TIGA PULUH TIGA

47 3 0
                                    

"Aaaaaaaa."

Braaakk

Suara teriakan dan pecahan Electric breast pump yang di lempar Karin ke dinding menggema di dalam kamar. Karin juga melempar kantong asi yang akhirnya berserakan di lantai. Karin menangis histeris, meluapkan kekesalannya karena asi nya tidak keluar saat di pumping. Padahal sebelumnya, produksi asi Karin cukup banyak. 

Pagi tadi, Gio mengirimkannya pesan bahwasanya stock asi Hisyam telah habis. Gio meminta Karin untuk mengirim stok asi yang nantinya di jemput mang Asep. Meskipun Gio tidak mengizinkannya untuk kerumah, tapi Karin bersyukur asi nya masih di minta untuk Hisyam. Secercah harapan timbul, tapi seketika runtuh ketika melihat alat pumpingnya sama sekali tidak berisi asi. Padahal Karin sudah melakukan pumping 30 menitan. 

Dengan penuh emosi, kekecewaan dan kesedihan, Karin lemparkan alat pumping tersebut ke dinding. Sehingga yang tersisa hanya serpihan kaca. Hancur sudah semuanya. Karin memang tidak berguna. Dia gagal di semua aspek. Gagal menjadi istri dan juga gagal menjadi ibu. 

"Aaaaa." Karin berteriak lagi seraya menarik rambutnya. Dia tidak peduli dengan rasa sakit yang dirasakannya.

"Non Karin, ya Allah." Bi Sri dan Rena bergegas menghampiri Karin. Keduanya cukup kaget melihat banyak pecahan kaca di lantai.

"Non udah." Rena menarik tangan Karin yang tengah menarik rambutnya sendiri. Dibantu bi Sri, akhirnya cengkraman tersebut lepas juga.

Dengan spontan Rena memeluk tubuh Karin yang mulai melemah. Tangis Karin yang begitu pilu membuat Rena dan bi Sri juga sedih. Karin yang saat ini bersama mereka, bukan Karin yang dulu lagi. Hilang sudah Karin yang kuat dan ceria.

"Aku gagal. Aku gagal bi." Tangis Karin kepada bi Sri.

Bi Sri yang telah banjir air mata menggeleng. Dia sudah lama bekerja dengan keluarga Lexy, dari Karin umur 3 tahun. Jadi Karin sudah di anggap seperti anak sendiri. Bi Sri ikut hancur melihat Karin seperti sekarang.

"Nggak non. Non Karin nggak gagal."

"Ren.." Rena mempererat dekapannya kepada Karin. "Hisyam butuh asi gue, Ren. Tapi asinya nggak ada." Jelas Karin.

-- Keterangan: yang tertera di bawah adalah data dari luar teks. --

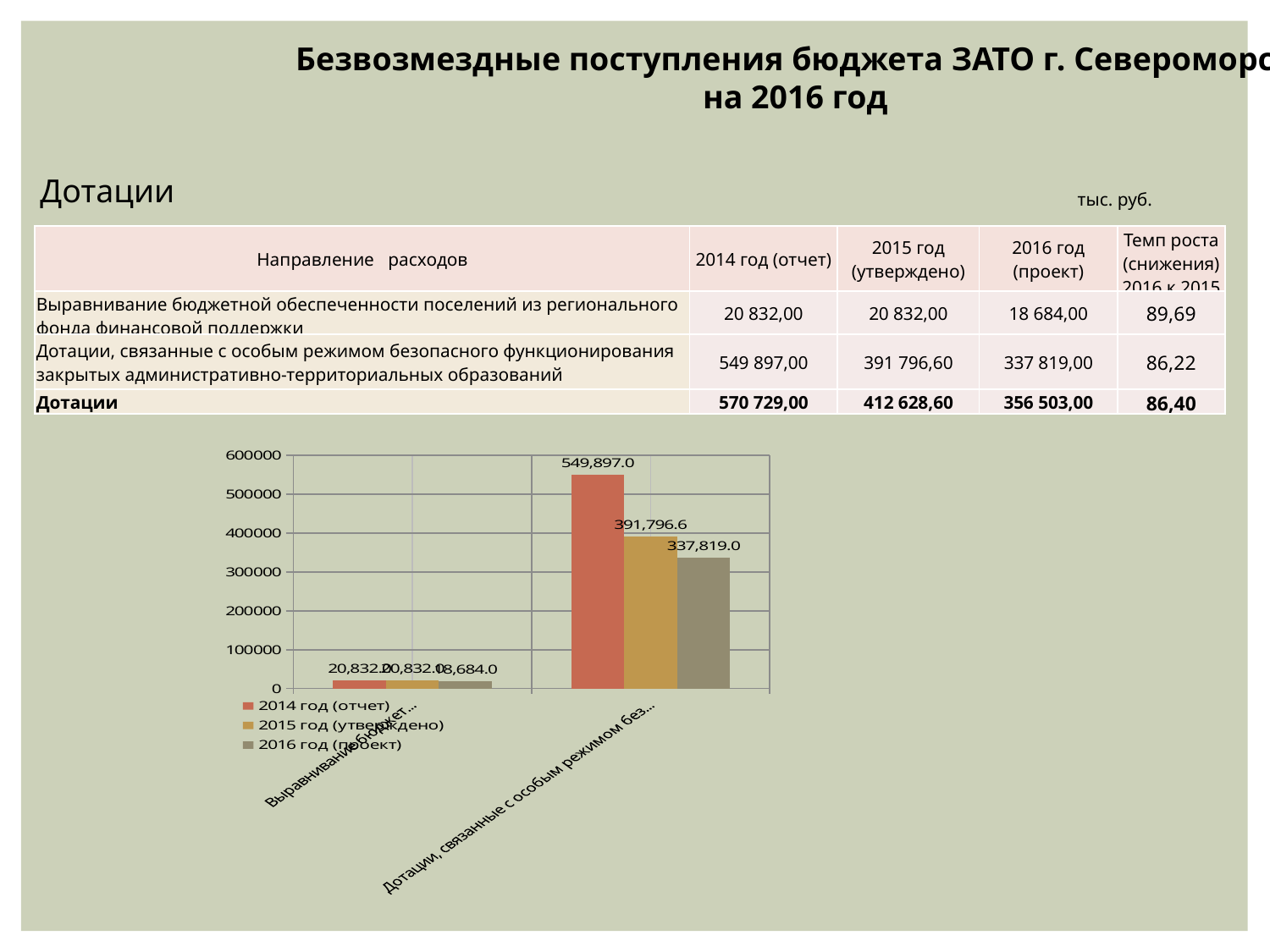
Which series has the highest value for the category 'Дотации, связанные с особым режимом...'? 2014 год (отчет) What is the value of the 2016 год (проект) series for the category 'Дотации, связанные с особым режимом...'? 337,819.0 What kind of chart is shown on the slide? bar chart How many categories are plotted on the x axis of the chart? 2 What colour are the bars of the 2014 год (отчет) series in the chart? red How many series does the chart legend list? 3 What is the difference between the 2014 год (отчет) and 2015 год (утверждено) values for the category 'Дотации, связанные с особым режимом...'? 158,100.4 What is the value of the 2015 год (утверждено) series for the category 'Дотации, связанные с особым режимом...'? 391,796.6 What is the value of the 2014 год (отчет) series for the category 'Дотации, связанные с особым режимом...'? 549,897.0 What is the value of the 2016 год (проект) series for the category 'Выравнивание бюджет...'? 18,684.0 Which is larger for the category 'Дотации, связанные с особым режимом...': the 2015 год (утверждено) value or the 2016 год (проект) value? 2015 год (утверждено) Do the values for the category 'Дотации, связанные с особым режимом...' rise or fall from the 2014 series to the 2016 series? fall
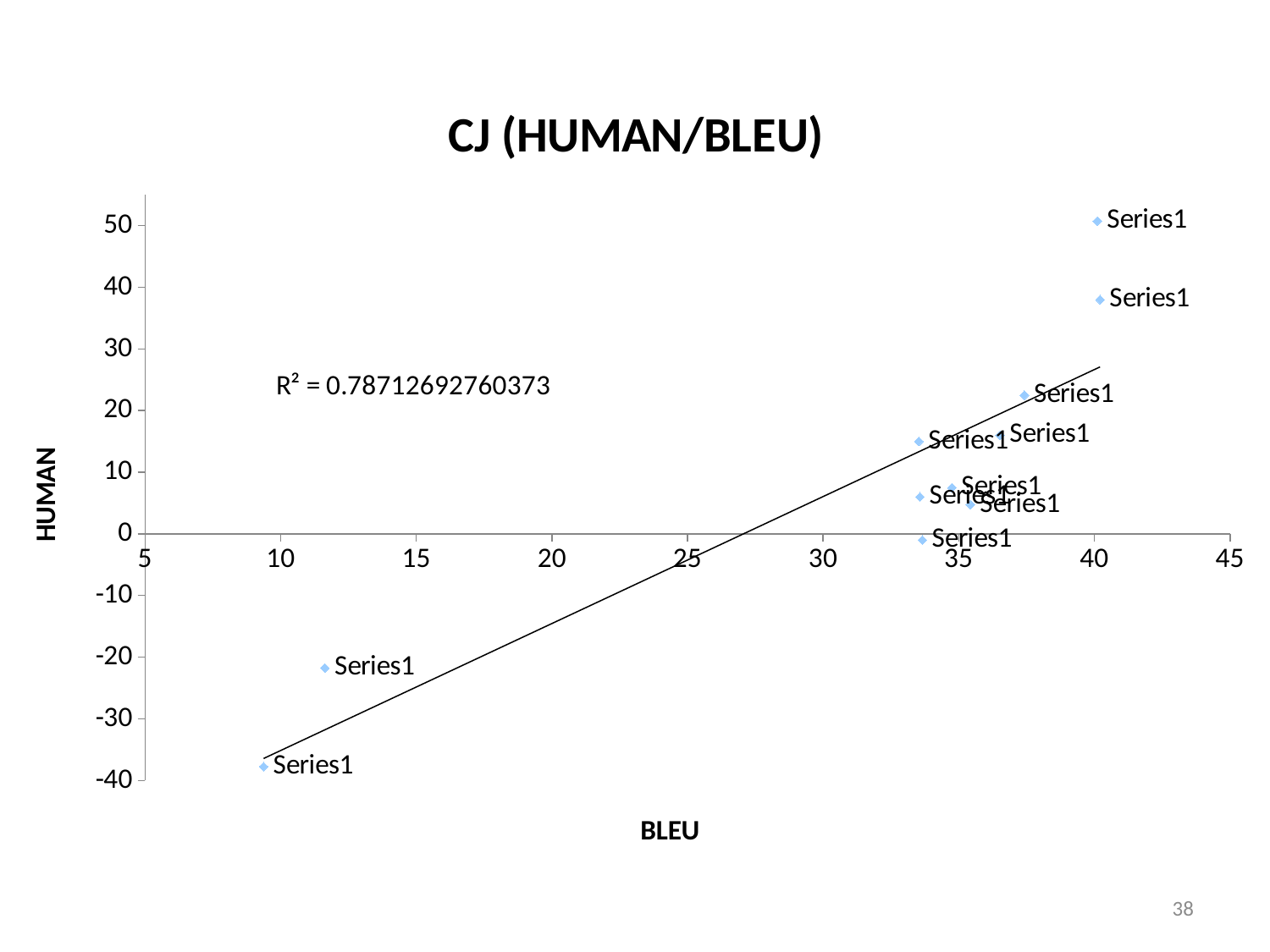
How many plotted points have a BLEU value below 20? 2 Is the BLEU value of the point with the lowest HUMAN score greater or less than 15? less What are the labels of the x axis and the y axis of the chart? BLEU (x axis) and HUMAN (y axis) How many plotted points have a HUMAN value above 30? 2 What is the highest value shown on the BLEU axis? 45 What kind of chart is shown on the slide? Scatter chart What is the title of the chart? CJ (HUMAN/BLEU) Is the lowest HUMAN value plotted on the chart greater or less than -30? less Is the highest HUMAN value plotted on the chart greater or less than 40? greater What R² value is printed on the chart? R² = 0.78712692760373 As BLEU increases along the x axis, do the HUMAN values generally rise or fall? Rise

Air matanya semakin deras.

Bi Sri mengambil segelas air minum lalu memberikannya kepada Karin. "Non minum dulu. Non tenangin diri dulu."

Karin meneguk air yang diberikan bi Sri. Dengan perlahan, tangis Karin mereda. Beberapa kali ia menghela napas untuk menetralkan sesak di dada. 

"Non, nanti bibi belikan asi booster ya."

Karin mengangguk. 

"Non Karin jangan sedih-sedih terus. Jangan banyak pikiran biar produksi asi nya lancar lagi. Karena stres sangat berpengaruh kepada produksi asi non."

Bagaimana cara nya biar tidak stres dalam keadaan seperti sekarang ini? Coba kasih tau Karin caranya.

"Bibi sama Rena keluar ya non. Non istirahat aja lagi. Nanti kalau ada apa-apa, non bisa panggil bibi."

*

Setelah handphonenya berbunyi beberapa kali, akhirnya Karin mengambilnya juga dengan malas. Disana tertera nama om Ameer. Sebelum mengangkat, Karin menghela napas beberapa kali. Ia juga mengusap kasar bekas air mata yang terdapat di pipinya.

"Karin sayang?" Itu ialah kalimat pertama yang Karin dengar setelah meletakkan hp nya di telinga. "Kamu dimana sayang?"

Sekuat hati Karin menahan agar air mata tidak jatuh, tapi ia tak mampu. Air mata tersebut akhirnya lolos juga mendengar suara om Ameer. Persis seperti suara ayah.